‘We are facing 4 years of unpleasantness for Obama’
WASHINGTON – The only way to prevent the Obama administration from blaming Republicans in the fiscal cliff debate is to demand transparency by bringing in television cameras, says noted tax activist Grover Norquist.
What advice would Norquist give House Speaker John Boehner?
“Bring in C-SPAN and televise the negotiations,” Norquist, president and founder of Americans for Tax Reform told WND in an exclusive interview. “It’s the best way to expose the White House plan to build public pressure on Republicans to force House Speaker John Boehner to cave into at the eleventh hour to raise income-tax rates on the wealthiest Americans.
Norquist advised that Congressional Republicans should use the fiscal cliff crisis as an opportunity to make a vocal demand that President Obama must live up to his often repeated promise to make government transparent by opening up administration tax debates with Congress to C-SPAN cameras.
“The fiscal cliff is not a one-time crisis,” Norquist warned. “If Republicans in Congress play their cards right, we are facing four years of unpleasantness for Obama.
Norquist explained that immediately following the fiscal cliff argument over raising federal income-tax rates on the wealthiest Americans, there will be a renewed debate in Congress over raising the federal debt-ceiling level.
Then in March and April, the White House will have to return to Congress for continuing resolutions to keep the government functioning.
Without an annual budget, there is no way the Obama administration can keep the federal government operating unless Congress passes continuing resolutions.
“The continuing resolution battle is every bit as exciting a leverage point to control federal spending as is the debate over the federal debt ceiling,” Norquist argued.
“Two years ago, the Republicans in Congress passed continuing resolutions for two or three weeks at a time and made Obama pay for every continuing resolution with a small savings.

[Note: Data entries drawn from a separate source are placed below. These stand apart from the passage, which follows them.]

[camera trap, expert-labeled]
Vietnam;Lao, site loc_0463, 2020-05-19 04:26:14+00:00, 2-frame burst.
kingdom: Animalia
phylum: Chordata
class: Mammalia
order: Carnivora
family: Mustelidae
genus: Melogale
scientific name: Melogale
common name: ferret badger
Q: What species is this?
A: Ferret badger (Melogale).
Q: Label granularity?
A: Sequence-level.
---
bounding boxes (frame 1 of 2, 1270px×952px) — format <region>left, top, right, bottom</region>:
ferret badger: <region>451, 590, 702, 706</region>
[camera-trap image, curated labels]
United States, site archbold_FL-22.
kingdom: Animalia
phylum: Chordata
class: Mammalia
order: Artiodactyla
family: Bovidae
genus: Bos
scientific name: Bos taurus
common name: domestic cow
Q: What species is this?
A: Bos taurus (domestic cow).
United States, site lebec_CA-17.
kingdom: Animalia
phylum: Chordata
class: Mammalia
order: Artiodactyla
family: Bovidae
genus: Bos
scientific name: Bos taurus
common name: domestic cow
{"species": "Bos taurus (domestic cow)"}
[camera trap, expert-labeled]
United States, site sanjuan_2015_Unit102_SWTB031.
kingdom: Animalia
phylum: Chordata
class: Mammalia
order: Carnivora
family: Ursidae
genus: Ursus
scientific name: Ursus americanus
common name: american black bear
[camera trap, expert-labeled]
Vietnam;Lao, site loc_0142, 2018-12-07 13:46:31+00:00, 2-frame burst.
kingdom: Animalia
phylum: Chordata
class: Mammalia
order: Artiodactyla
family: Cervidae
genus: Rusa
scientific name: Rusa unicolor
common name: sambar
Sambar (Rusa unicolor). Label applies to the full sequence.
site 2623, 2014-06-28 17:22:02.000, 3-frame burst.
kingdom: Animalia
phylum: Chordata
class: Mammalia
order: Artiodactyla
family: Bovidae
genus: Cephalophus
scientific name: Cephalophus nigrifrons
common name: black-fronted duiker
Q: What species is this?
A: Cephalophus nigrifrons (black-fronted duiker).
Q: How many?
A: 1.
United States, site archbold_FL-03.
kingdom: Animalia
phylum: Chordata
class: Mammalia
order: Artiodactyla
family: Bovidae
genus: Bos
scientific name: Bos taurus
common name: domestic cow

Obama couldn’t shut the federal government down over $3 or $4 billion over a cut he already agreed to make, and the Republicans were moving down the field three yards at a time, and there’s nothing wrong with winning slowly.”
The strategy of passing a series of short-term continuing resolutions would allow the Republicans to negotiate in exchange a series of spending cuts that would provide victories for the GOP in Congress.
“If the Obama administration would implement a Simpson-Bowles reform that retiring federal employees should not get replaced by hiring a new employee, that would result in a quantifiable savings in federal spending that the Republicans in Congress,” Norquist pointed out.
“Forcing upon the administration reform measures that Obama has opposed in the past, the Republicans can get credit by claiming Republicans in Congress imposed by their will spending the president otherwise never would have made.”
WND has previously reported Norquist’s concern that the White House push to utilize the fiscal cliff crisis as an opportunity to force the Republicans to raise income-tax rates on the wealthiest Americans would be followed by Democratic efforts to pass a massive energy tax, as well as a value-added tax, or VAT, on the U.S. economy.
Norquist predicted Obama would push the fiscal cliff down to the wire.
“There is every reason to believe that Obama as a deliberate strategy wants to push the crisis over the fiscal cliff,” he speculated.
“Obama would like to be able to blame Republicans for the lousy economy that is already baked into the cake because of Obama administration regulations and tax increases the Obama administration has already passed through measures like Obamacare.”
But Norquist insisted the pressure on Boehner to cave only mounts if Obama manages to convince the American public that it’s the Republicans’ fault.
“That’s why I’m an advocate of putting the tax negotiations on C-SPAN,” Norquist insisted. “Otherwise the Obama administration and their friends in the mainstream media will work together in secret to write the narrative of the fiscal cliff debate that says the Republicans deserve the blame for a bad economy.”